CN104050482B

CN104050482B - A kind of manifold learning generalization algorithm based on local linear smoothing

Info

Publication number: CN104050482B
Application number: CN201410288959.XA
Authority: CN
Inventors: 张淼; 刘攀; 赖镇洲; 沈毅
Original assignee: Harbin Institute of Technology
Current assignee: Harbin Institute of Technology
Priority date: 2014-06-24
Filing date: 2014-06-24
Publication date: 2017-06-13
Anticipated expiration: 2034-06-24
Also published as: CN104050482A

Abstract

A kind of manifold learning generalization algorithm based on local linear smoothing, belongs to hyperspectral image data dimensionality reduction technology field.It is an object of the invention to propose it is a kind of suitable for any manifold learning arithmetic, can keep former manifold learning dimensionality reduction result, the extensive method of the manifold learning based on local linear smoothing, its step to be：First, neighborhood is found；2nd, projection matrix is calculated；3rd, linear regression coeffficient matrix is asked for；4th, new samples dimensionality reduction result is calculated.The present invention can realize the extensive of new samples on the basis of original manifold learning dimensionality reduction result is kept, construct a Linear Mapping from higher-dimension to low-dimensional, may be such that any manifold learning arithmetic for not possessing generalization ability such as LE, LLE, LTSA etc. have generalization ability, so that these time-consuming manifold learning arithmetics are applied to the dimension-reduction treatment process of high spectrum image.

Description

Manifold learning generalization algorithm based on local linear regression

Technical Field

The invention belongs to the technical field of hyperspectral image data dimension reduction, and particularly relates to a generalization algorithm for manifold learning.

Background

The hyperspectral image can record rich spectral information of the ground objects, and the method is favorable for accurately and finely classifying and identifying the ground objects.
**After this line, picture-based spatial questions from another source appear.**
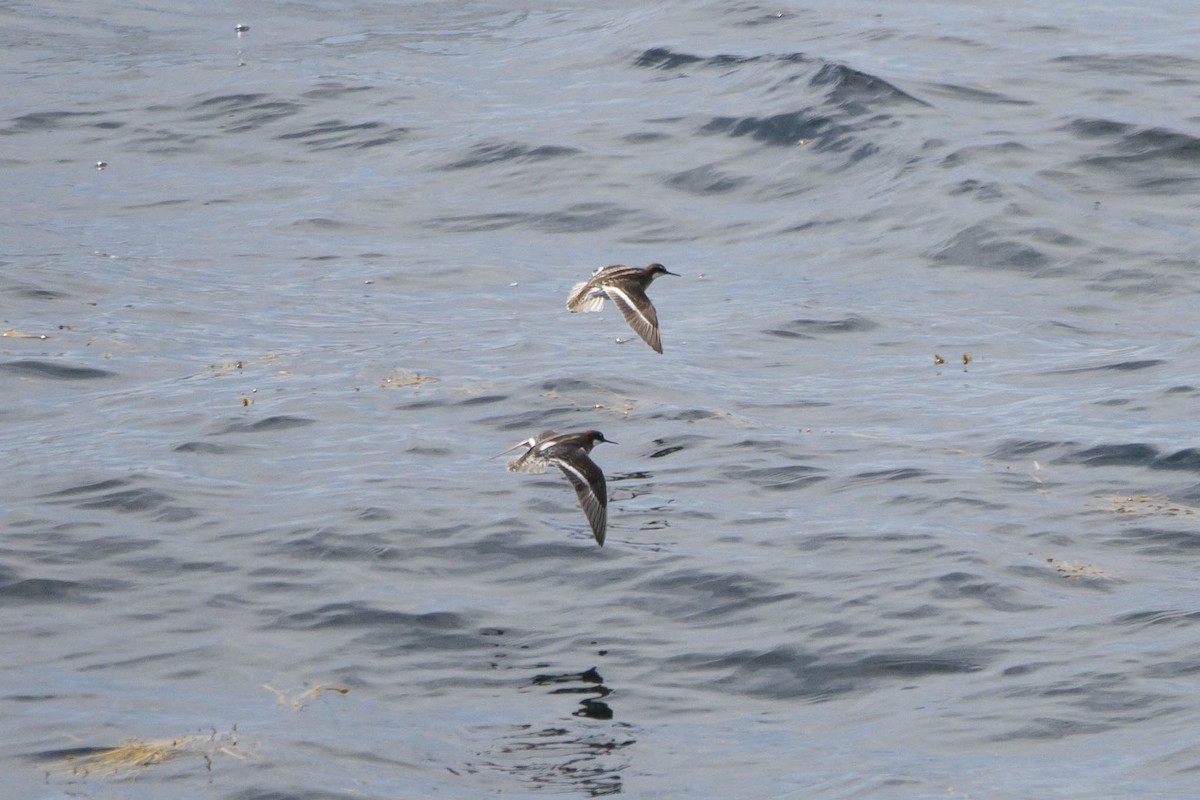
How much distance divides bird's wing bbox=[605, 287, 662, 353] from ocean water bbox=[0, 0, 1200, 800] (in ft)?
2.37

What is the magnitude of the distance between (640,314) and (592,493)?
2692 millimetres

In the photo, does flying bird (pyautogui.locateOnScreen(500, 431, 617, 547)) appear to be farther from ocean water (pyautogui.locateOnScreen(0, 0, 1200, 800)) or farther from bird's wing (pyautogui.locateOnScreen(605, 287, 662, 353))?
bird's wing (pyautogui.locateOnScreen(605, 287, 662, 353))

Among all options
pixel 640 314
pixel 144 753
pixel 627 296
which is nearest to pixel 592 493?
pixel 640 314

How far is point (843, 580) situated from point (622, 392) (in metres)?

However, the increase of the number of the hyperspectral data wave bands inevitably causes difficulty in information redundancy and data processing, dimension disaster is caused, and the phenomenon brings obstruction to hyperspectral data processing, so that the problem that the redundancy of the hyperspectral data is eliminated becomes necessary to be solved. The redundancy of the high-spectrum data is mainly caused by the correlation between the bands of the high-spectrum data, the dimension reduction is an important preprocessing method, the characteristics of the high-dimensional data are expressed by using the low-dimensional data, the image information can be effectively reserved, and the information redundancy is reduced. Common hyperspectral image dimension reduction algorithms are divided into linear dimension reduction and nonlinear dimension reduction, although the linear dimension reduction algorithms such as PCA (principal Component analysis) and LDA (linear Discriminant analysis) are simple to implement, the manifold learning algorithm can better mine the nonlinear structure of hyperspectral data and improve the data analysis capability because the hyperspectral images have nonlinear characteristics. Classical manifold learning algorithms include le (laplacian egenmap), lle (local Linear embedding) and ltsa (local satellite Space alignment) algorithms, and can be used for a feature extraction algorithm of a hyperspectral image. However, most classical nonlinear manifold learning algorithms have no generalization capability, cannot directly learn new hyperspectral data, and can obtain a new dimension reduction result only by learning together with all old data.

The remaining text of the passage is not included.